[Stated problem]
Can you edit the records below so that "camera" becomes "viewer" everywhere and nothing else changes, leaving the pictures out of your answer?

--- Start Data shown ---

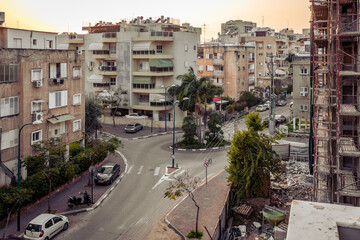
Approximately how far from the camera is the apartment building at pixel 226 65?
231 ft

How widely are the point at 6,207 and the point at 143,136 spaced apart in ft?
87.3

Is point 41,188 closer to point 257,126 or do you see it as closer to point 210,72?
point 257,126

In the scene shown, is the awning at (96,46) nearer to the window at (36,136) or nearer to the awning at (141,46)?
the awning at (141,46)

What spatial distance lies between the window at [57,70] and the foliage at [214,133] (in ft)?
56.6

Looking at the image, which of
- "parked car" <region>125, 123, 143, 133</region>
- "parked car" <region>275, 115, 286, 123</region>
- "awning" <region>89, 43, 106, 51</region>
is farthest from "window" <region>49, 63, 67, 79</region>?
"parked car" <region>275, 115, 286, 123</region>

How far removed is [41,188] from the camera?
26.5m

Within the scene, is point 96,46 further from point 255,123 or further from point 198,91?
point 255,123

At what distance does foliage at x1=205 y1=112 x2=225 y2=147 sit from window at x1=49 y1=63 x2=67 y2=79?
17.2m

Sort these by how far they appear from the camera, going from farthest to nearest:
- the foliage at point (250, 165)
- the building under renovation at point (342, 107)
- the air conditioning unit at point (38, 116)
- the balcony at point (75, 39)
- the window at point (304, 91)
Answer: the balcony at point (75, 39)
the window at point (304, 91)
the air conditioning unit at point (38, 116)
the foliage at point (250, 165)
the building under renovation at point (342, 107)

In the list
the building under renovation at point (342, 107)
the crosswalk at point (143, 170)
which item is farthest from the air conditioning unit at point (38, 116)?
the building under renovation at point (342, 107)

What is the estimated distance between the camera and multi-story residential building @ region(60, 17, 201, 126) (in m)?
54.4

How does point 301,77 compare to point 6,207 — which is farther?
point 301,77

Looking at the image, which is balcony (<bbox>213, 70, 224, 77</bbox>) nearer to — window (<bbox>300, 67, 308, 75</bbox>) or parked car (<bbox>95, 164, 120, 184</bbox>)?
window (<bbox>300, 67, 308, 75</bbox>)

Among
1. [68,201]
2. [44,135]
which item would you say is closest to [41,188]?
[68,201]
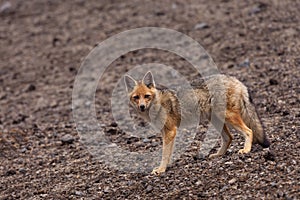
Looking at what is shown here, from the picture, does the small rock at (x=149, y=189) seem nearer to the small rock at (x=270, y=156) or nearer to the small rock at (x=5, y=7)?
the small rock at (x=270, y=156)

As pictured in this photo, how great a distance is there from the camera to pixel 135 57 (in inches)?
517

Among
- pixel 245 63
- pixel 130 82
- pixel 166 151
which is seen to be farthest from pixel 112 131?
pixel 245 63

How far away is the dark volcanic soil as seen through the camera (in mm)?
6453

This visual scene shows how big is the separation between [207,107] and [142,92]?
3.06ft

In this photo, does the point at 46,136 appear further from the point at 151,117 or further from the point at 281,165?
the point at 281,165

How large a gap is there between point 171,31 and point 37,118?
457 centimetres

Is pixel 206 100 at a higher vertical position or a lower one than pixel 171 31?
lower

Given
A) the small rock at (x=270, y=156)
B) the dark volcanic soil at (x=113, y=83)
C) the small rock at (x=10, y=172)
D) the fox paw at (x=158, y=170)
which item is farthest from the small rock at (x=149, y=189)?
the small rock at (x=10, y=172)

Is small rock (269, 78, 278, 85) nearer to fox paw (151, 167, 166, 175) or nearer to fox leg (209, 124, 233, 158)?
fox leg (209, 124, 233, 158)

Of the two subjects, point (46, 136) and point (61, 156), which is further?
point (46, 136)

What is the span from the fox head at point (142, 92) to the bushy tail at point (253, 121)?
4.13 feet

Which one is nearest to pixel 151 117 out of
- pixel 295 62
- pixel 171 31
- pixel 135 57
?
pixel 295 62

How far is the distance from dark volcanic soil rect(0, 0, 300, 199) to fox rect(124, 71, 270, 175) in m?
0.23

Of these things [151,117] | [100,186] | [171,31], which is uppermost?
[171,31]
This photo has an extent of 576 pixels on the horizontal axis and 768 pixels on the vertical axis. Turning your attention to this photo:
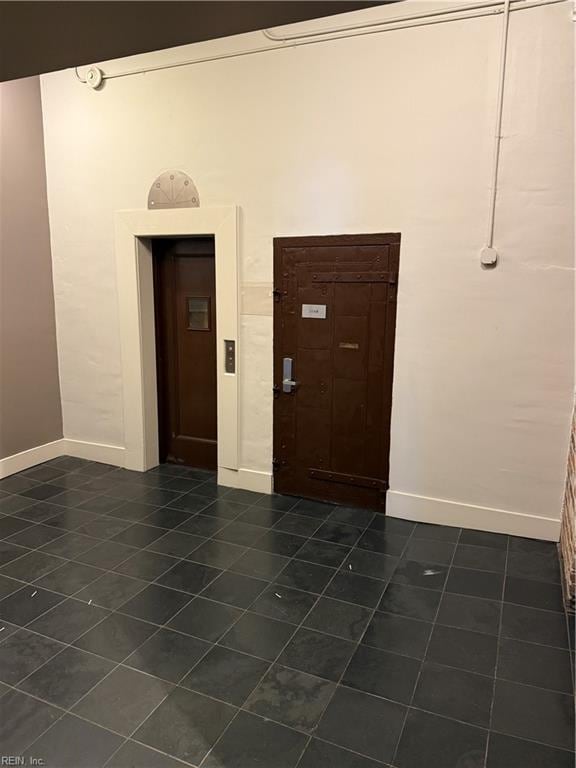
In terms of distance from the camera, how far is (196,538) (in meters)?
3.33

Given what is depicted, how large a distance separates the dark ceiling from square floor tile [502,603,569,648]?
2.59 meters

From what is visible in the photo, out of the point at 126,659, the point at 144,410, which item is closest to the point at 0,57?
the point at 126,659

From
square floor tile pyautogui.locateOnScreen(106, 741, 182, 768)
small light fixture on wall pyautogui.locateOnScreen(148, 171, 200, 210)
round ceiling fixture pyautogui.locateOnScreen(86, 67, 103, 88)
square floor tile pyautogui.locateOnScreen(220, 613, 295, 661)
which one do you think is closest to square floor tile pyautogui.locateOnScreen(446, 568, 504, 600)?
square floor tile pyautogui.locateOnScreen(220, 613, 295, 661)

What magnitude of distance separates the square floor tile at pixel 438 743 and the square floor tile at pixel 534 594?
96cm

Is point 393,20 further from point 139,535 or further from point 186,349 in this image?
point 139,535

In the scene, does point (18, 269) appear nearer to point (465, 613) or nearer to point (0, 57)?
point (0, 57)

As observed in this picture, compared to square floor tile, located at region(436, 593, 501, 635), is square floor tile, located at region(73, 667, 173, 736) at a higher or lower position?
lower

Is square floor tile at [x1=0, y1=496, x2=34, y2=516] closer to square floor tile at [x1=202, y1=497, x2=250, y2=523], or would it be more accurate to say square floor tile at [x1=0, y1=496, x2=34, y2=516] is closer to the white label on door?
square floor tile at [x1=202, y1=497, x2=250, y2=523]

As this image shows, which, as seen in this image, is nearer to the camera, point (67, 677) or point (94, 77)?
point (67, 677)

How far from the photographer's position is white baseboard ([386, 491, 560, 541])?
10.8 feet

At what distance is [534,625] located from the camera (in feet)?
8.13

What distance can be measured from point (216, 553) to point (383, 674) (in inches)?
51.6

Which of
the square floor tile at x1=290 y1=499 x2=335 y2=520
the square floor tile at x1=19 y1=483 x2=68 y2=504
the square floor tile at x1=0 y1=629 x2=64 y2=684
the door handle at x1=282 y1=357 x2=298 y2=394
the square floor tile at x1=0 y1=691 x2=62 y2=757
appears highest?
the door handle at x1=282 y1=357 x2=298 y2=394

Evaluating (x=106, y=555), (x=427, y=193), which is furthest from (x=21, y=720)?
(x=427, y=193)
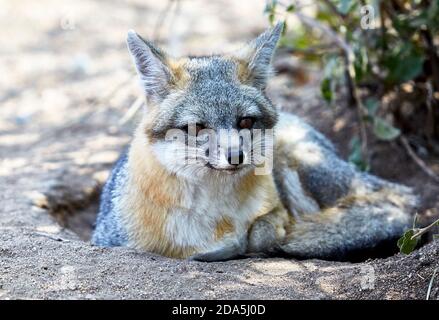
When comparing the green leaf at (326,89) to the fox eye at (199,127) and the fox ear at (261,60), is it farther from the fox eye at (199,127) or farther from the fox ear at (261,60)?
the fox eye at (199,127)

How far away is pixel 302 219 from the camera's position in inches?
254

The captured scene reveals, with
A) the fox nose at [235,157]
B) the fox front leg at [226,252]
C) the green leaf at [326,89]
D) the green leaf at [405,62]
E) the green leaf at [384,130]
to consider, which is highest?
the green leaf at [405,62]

--- End Data shown ---

[Output for this exercise]
Approximately how far from the viewer is the apartment building at pixel 226 65?
231 ft

How widely are the point at 6,207 and the point at 143,136 spaced apart in ft?
87.3

Is point 41,188 closer to point 257,126 or do you see it as closer to point 210,72?
point 257,126

In the scene shown, is the awning at (96,46) nearer to the window at (36,136) or nearer to the awning at (141,46)?
the awning at (141,46)

What spatial distance lies between the window at [57,70] and the foliage at [214,133] (in ft)?
56.6

Looking at the image, which of
- "parked car" <region>125, 123, 143, 133</region>
- "parked car" <region>275, 115, 286, 123</region>
- "awning" <region>89, 43, 106, 51</region>
is farthest from "window" <region>49, 63, 67, 79</region>?
"parked car" <region>275, 115, 286, 123</region>

How far removed is [41,188] from the viewer?
26.5m

Within the scene, is point 96,46 further from point 255,123 or further from point 198,91?
point 255,123

At what distance does foliage at x1=205 y1=112 x2=225 y2=147 sit from window at x1=49 y1=63 x2=67 y2=79?
17.2m

Sort these by how far they appear from the viewer, going from farthest to nearest:
- the foliage at point (250, 165)
- the building under renovation at point (342, 107)
- the air conditioning unit at point (38, 116)
- the balcony at point (75, 39)
- the window at point (304, 91)
Answer: the balcony at point (75, 39)
the window at point (304, 91)
the air conditioning unit at point (38, 116)
the foliage at point (250, 165)
the building under renovation at point (342, 107)

In the list
the building under renovation at point (342, 107)
the crosswalk at point (143, 170)
which item is farthest from the air conditioning unit at point (38, 116)?
the building under renovation at point (342, 107)

What is the estimated distance between the viewer and multi-story residential building @ region(60, 17, 201, 126) (in m)?
54.4

How does point 301,77 compare to point 6,207 — which is farther?
point 301,77

Looking at the image, which is balcony (<bbox>213, 70, 224, 77</bbox>) nearer to — window (<bbox>300, 67, 308, 75</bbox>) or parked car (<bbox>95, 164, 120, 184</bbox>)?
window (<bbox>300, 67, 308, 75</bbox>)

Among
1. [68,201]
2. [44,135]
which item would you say is closest to [41,188]?
[68,201]
Looking at what is shown here, from the picture, does the small rock at (x=149, y=189) seem nearer to the small rock at (x=270, y=156) or nearer to the small rock at (x=5, y=7)?
the small rock at (x=270, y=156)

As pictured in this photo, how great a distance is there from the viewer to pixel 135 57 (in inches)?
517

Among
- pixel 245 63
- pixel 130 82
- pixel 166 151
which is seen to be farthest from pixel 112 131?
pixel 245 63

How far away is the dark volcanic soil as seen through the viewer (in mm)?
6453

This visual scene shows how big is the separation between [207,107] and [142,92]?
3.06ft

In this photo, does the point at 46,136 appear further from the point at 151,117 or further from the point at 281,165?
the point at 281,165

How large a gap is there between point 171,31 and point 37,118?
457 centimetres

Is pixel 206 100 at a higher vertical position or a lower one than pixel 171 31?
lower

Given
A) the small rock at (x=270, y=156)
B) the dark volcanic soil at (x=113, y=83)
C) the small rock at (x=10, y=172)
D) the fox paw at (x=158, y=170)
which item is farthest from the small rock at (x=149, y=189)?
the small rock at (x=10, y=172)

Is small rock (269, 78, 278, 85) nearer to fox paw (151, 167, 166, 175) or nearer to fox leg (209, 124, 233, 158)?
fox leg (209, 124, 233, 158)

Of the two subjects, point (46, 136) and point (61, 156), which is further?
point (46, 136)

What is the span from the fox head at point (142, 92) to the bushy tail at point (253, 121)?
4.13 feet

Which one is nearest to pixel 151 117 out of
- pixel 295 62
- pixel 171 31
- pixel 135 57
?
pixel 295 62

How far is the distance from dark volcanic soil rect(0, 0, 300, 199) to fox rect(124, 71, 270, 175) in m?
0.23

Of these things [151,117] | [100,186] | [171,31], which is uppermost?
[171,31]
This photo has an extent of 576 pixels on the horizontal axis and 768 pixels on the vertical axis. Turning your attention to this photo:
In terms of distance from the viewer, how far is (196,538) (in meters)?
3.33

Given what is depicted, how large a distance separates the dark ceiling from square floor tile [502,603,569,648]?
2.59 meters

From what is visible in the photo, out of the point at 126,659, the point at 144,410, which item is closest to the point at 0,57?
the point at 126,659

From
square floor tile pyautogui.locateOnScreen(106, 741, 182, 768)
small light fixture on wall pyautogui.locateOnScreen(148, 171, 200, 210)
round ceiling fixture pyautogui.locateOnScreen(86, 67, 103, 88)
square floor tile pyautogui.locateOnScreen(220, 613, 295, 661)
which one do you think is closest to square floor tile pyautogui.locateOnScreen(446, 568, 504, 600)?
square floor tile pyautogui.locateOnScreen(220, 613, 295, 661)

What magnitude of distance separates the square floor tile at pixel 438 743 and the square floor tile at pixel 534 594?
96cm

Is point 393,20 further from point 139,535 or further from point 186,349 in this image?
point 139,535

In the scene, does point (18, 269) appear nearer to point (465, 613) or nearer to point (0, 57)?
point (0, 57)

As observed in this picture, compared to square floor tile, located at region(436, 593, 501, 635), is square floor tile, located at region(73, 667, 173, 736) at a higher or lower position?
lower

Is square floor tile at [x1=0, y1=496, x2=34, y2=516] closer to square floor tile at [x1=202, y1=497, x2=250, y2=523], or would it be more accurate to say square floor tile at [x1=0, y1=496, x2=34, y2=516] is closer to the white label on door?
square floor tile at [x1=202, y1=497, x2=250, y2=523]

As this image shows, which, as seen in this image, is nearer to the viewer, point (67, 677) or point (94, 77)?
point (67, 677)

How far from the photographer's position is white baseboard ([386, 491, 560, 541])?
10.8 feet

At what distance is [534,625] located from the viewer (in feet)?
8.13

What distance can be measured from point (216, 553) to point (383, 674) (in inches)?
51.6

Which of
the square floor tile at x1=290 y1=499 x2=335 y2=520
the square floor tile at x1=19 y1=483 x2=68 y2=504
the square floor tile at x1=0 y1=629 x2=64 y2=684
the door handle at x1=282 y1=357 x2=298 y2=394
the square floor tile at x1=0 y1=691 x2=62 y2=757
appears highest?
the door handle at x1=282 y1=357 x2=298 y2=394

Evaluating (x=106, y=555), (x=427, y=193), which is furthest from (x=21, y=720)?
(x=427, y=193)
When comparing the green leaf at (326,89) to the fox eye at (199,127) and the fox ear at (261,60), is it farther from the fox eye at (199,127) or farther from the fox ear at (261,60)?
the fox eye at (199,127)

How far away is pixel 302 219 from the viewer's position in inches?
254

The captured scene reveals, with
A) the fox nose at [235,157]
B) the fox front leg at [226,252]
C) the green leaf at [326,89]
D) the green leaf at [405,62]
E) the green leaf at [384,130]
to consider, which is highest?
the green leaf at [405,62]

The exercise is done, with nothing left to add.